TASK PROMPT: Give again, word for word, each line below starting at the one that contains "Beats Headphones Travel Tech" and ending at the one that contains "Ana Radu cream".

DATASET RECORDS:
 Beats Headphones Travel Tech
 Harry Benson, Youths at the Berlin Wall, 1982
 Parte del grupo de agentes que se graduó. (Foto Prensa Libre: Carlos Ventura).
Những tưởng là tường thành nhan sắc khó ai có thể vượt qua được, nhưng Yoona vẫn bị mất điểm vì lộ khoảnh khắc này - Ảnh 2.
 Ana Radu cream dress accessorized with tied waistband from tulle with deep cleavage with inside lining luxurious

...

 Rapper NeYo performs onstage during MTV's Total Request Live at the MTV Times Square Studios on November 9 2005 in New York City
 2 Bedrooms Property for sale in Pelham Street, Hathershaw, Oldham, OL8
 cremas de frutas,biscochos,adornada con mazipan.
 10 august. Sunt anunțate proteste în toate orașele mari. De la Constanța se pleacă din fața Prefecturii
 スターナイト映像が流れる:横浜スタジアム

---

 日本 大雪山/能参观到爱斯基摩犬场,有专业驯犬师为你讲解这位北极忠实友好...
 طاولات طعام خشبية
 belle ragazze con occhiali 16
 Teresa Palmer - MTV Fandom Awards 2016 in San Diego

RESULT BELOW:
 Beats Headphones Travel Tech
 Harry Benson, Youths at the Berlin Wall, 1982
 Parte del grupo de agentes que se graduó. (Foto Prensa Libre: Carlos Ventura).
Những tưởng là tường thành nhan sắc khó ai có thể vượt qua được, nhưng Yoona vẫn bị mất điểm vì lộ khoảnh khắc này - Ảnh 2.
 Ana Radu cream dress accessorized with tied waistband from tulle with deep cleavage with inside lining luxurious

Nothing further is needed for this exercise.